23 Aprile 2018, di Mariangela Tessa

Nonostante la volatilità e i primi segnali di cedimento, gli investitori continuano a preferire l’azionario ai bond. È quanto emerge da un report di Bank of America Merrill Lynch, ripreso da Milano Finanza, in cui si sottolinea come i ritorni da inizio anno siano tipici da coda del ciclo economico con le materie prime che si sono apprezzate del 23%, le azioni del 5%, i bond del 4% mentre il dollaro ha segnato una flessione del 9%.

Una situazione del genere, avverte lo studio, si è vista nel 2007, ovvero prima dello scoppio della peggiore crisi finanziaria dal 1929. Entrando nel dettaglio delle scelte di investimento, emerge inoltre che, da inizio anno, flussi positivi si notano soprattutto nelle azioni giapponesi, negli emergenti, nei tecnologici e nei finanziari, mentre ci sono deflussi da utilities e telecom.

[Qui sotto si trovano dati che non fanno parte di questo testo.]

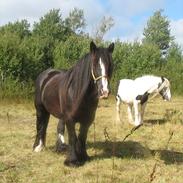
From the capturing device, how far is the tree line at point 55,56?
20.4 metres

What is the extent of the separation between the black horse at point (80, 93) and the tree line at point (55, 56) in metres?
11.5

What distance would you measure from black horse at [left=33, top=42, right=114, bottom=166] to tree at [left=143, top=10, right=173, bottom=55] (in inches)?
2094

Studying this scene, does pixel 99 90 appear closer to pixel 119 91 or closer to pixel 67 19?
pixel 119 91

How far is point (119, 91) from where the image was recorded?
13.1 meters

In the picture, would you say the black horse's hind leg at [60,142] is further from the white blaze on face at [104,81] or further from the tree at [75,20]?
the tree at [75,20]

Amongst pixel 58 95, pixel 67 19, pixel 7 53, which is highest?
pixel 67 19

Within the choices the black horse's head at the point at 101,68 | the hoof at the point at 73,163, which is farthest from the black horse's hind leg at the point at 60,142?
the black horse's head at the point at 101,68

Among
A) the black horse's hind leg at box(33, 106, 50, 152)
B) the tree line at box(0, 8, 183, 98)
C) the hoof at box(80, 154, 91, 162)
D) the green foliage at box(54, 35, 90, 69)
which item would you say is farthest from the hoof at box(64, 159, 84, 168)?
the green foliage at box(54, 35, 90, 69)

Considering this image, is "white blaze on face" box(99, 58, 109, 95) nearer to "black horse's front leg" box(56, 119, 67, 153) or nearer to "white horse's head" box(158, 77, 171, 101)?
"black horse's front leg" box(56, 119, 67, 153)

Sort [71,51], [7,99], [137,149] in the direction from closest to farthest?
[137,149] → [7,99] → [71,51]

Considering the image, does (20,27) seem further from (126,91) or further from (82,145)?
(82,145)

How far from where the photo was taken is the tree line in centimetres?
2036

Nel reddito fisso, le preferenze vanno verso i titoli governativi, sull’idea che le Banche Centrali saranno prudenti nelle loro scelte di politica monetaria, mentre si notano riscatti negli high yield. Nel complesso delle scelte di asset allocation, si sta verificando una rotazione graduale dagli asset più ciclici verso gli attivi più liquidi e difensivi.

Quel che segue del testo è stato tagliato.